What the task asks -
Exact repetition is required: output every record in full.

Data shown -
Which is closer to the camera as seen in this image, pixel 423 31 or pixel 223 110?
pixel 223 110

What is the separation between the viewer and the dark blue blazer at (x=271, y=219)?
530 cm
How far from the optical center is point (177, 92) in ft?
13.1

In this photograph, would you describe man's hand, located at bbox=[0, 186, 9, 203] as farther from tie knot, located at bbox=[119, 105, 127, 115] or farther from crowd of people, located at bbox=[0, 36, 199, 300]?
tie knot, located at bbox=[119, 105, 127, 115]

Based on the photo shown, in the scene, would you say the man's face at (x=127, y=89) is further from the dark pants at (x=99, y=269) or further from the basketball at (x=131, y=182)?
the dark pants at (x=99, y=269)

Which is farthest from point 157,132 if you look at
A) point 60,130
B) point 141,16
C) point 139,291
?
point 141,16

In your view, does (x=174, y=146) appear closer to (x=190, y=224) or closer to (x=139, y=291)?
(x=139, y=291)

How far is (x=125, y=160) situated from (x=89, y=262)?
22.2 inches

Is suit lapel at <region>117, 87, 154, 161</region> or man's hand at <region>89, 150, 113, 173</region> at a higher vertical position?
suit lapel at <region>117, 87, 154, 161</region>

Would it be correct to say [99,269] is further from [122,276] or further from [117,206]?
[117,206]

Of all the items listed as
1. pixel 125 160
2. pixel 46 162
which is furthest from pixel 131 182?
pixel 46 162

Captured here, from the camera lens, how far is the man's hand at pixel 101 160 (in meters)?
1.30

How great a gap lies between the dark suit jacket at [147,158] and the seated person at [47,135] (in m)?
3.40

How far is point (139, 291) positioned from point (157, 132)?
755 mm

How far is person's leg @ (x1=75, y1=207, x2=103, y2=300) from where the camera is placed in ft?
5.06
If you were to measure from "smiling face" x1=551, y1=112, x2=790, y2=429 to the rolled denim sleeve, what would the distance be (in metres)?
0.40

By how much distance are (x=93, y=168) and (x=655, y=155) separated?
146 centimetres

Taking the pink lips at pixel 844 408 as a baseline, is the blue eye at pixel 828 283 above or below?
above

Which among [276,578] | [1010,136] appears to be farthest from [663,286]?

Answer below -
Which is closer to the camera as seen in this image, pixel 423 31 or pixel 223 110?
pixel 223 110

What is the separation between the viewer and the dark blue blazer at (x=271, y=219)?
530 cm
How far from the optical center is point (177, 92) in ft?
13.1

In this photograph, would you describe man's hand, located at bbox=[0, 186, 9, 203] as farther from tie knot, located at bbox=[119, 105, 127, 115] or farther from crowd of people, located at bbox=[0, 36, 199, 300]?
tie knot, located at bbox=[119, 105, 127, 115]

Based on the photo shown, in the scene, would you say the man's face at (x=127, y=89) is further from the dark pants at (x=99, y=269) or further from the basketball at (x=131, y=182)?
the dark pants at (x=99, y=269)

Which is farthest from point 157,132 if you look at
A) point 60,130
B) point 141,16
C) point 139,291
?
point 141,16

In your view, does (x=174, y=146) appear closer to (x=190, y=224) or closer to (x=139, y=291)?
(x=139, y=291)

How far is (x=125, y=160) situated from (x=89, y=262)?
22.2 inches

Is suit lapel at <region>117, 87, 154, 161</region> or man's hand at <region>89, 150, 113, 173</region> at a higher vertical position?
suit lapel at <region>117, 87, 154, 161</region>

Would it be correct to say [99,269] is further from [122,276] or further from [117,206]?
[117,206]

Of all the items listed as
1. pixel 125 160
2. pixel 46 162
which is furthest from pixel 131 182?
pixel 46 162

Captured here, from the camera lens, how far is the man's hand at pixel 101 160 (in meters)?
1.30

How great a gap lies between the dark suit jacket at [147,158] and the seated person at [47,135] (in m)?
3.40

How far is point (139, 291) positioned from point (157, 132)?
755 mm

How far is person's leg @ (x1=75, y1=207, x2=103, y2=300) from where the camera is placed in ft?
5.06
If you were to measure from "smiling face" x1=551, y1=112, x2=790, y2=429 to the rolled denim sleeve, what would the distance be (in metres)?
0.40

By how much distance are (x=93, y=168) and (x=655, y=155) separated?
146 centimetres

Taking the pink lips at pixel 844 408 as a baseline, is the blue eye at pixel 828 283 above or below?
above

Which among [276,578] | [1010,136] appears to be farthest from [663,286]?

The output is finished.